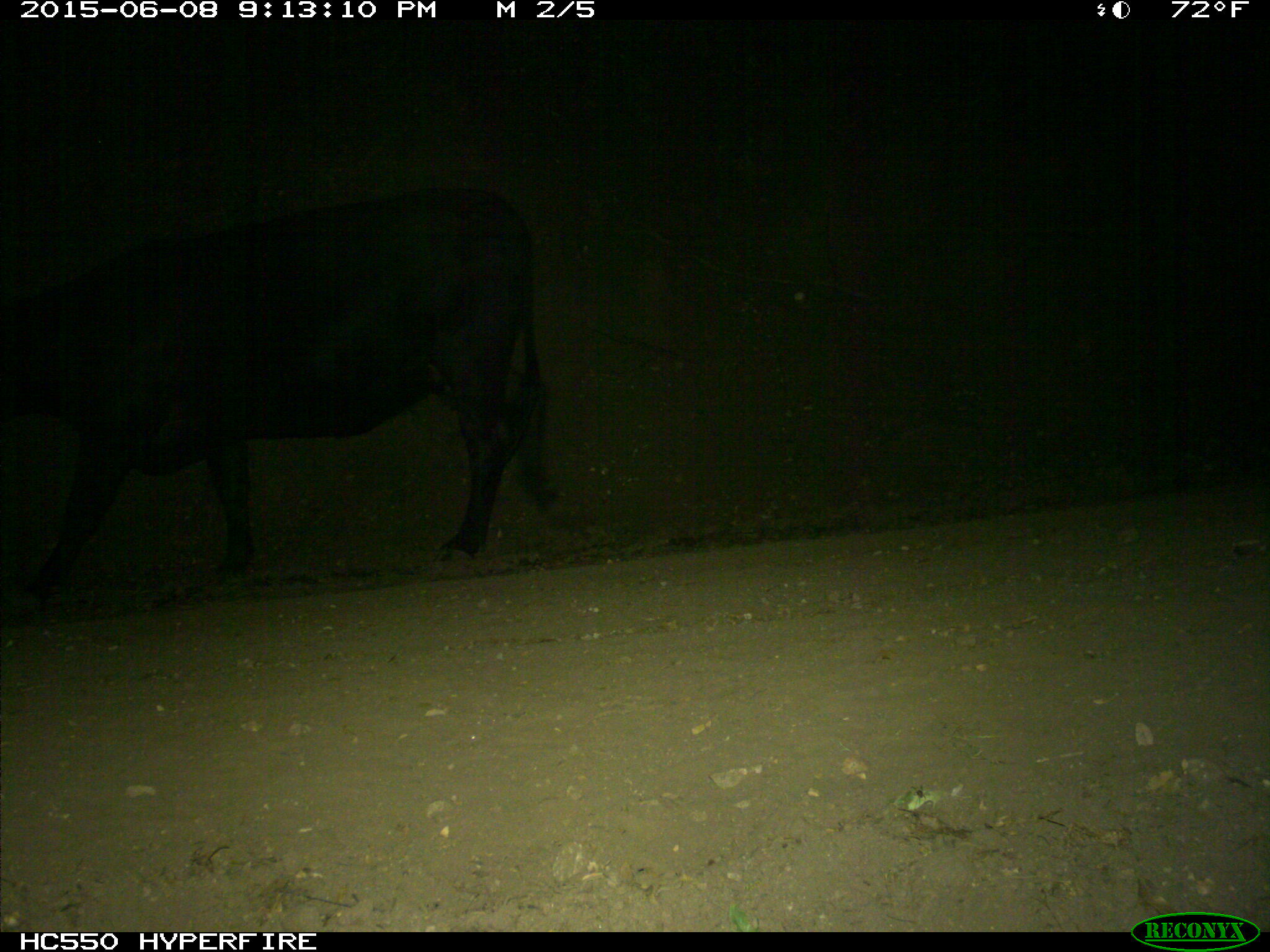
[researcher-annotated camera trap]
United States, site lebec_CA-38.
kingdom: Animalia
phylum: Chordata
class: Mammalia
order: Artiodactyla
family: Bovidae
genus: Bos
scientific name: Bos taurus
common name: domestic cow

§ **About this task**
All of the lines above should be retyped precisely, apart from the pictures.

§ **Result of this task**
[researcher-annotated camera trap]
United States, site lebec_CA-38.
kingdom: Animalia
phylum: Chordata
class: Mammalia
order: Artiodactyla
family: Bovidae
genus: Bos
scientific name: Bos taurus
common name: domestic cow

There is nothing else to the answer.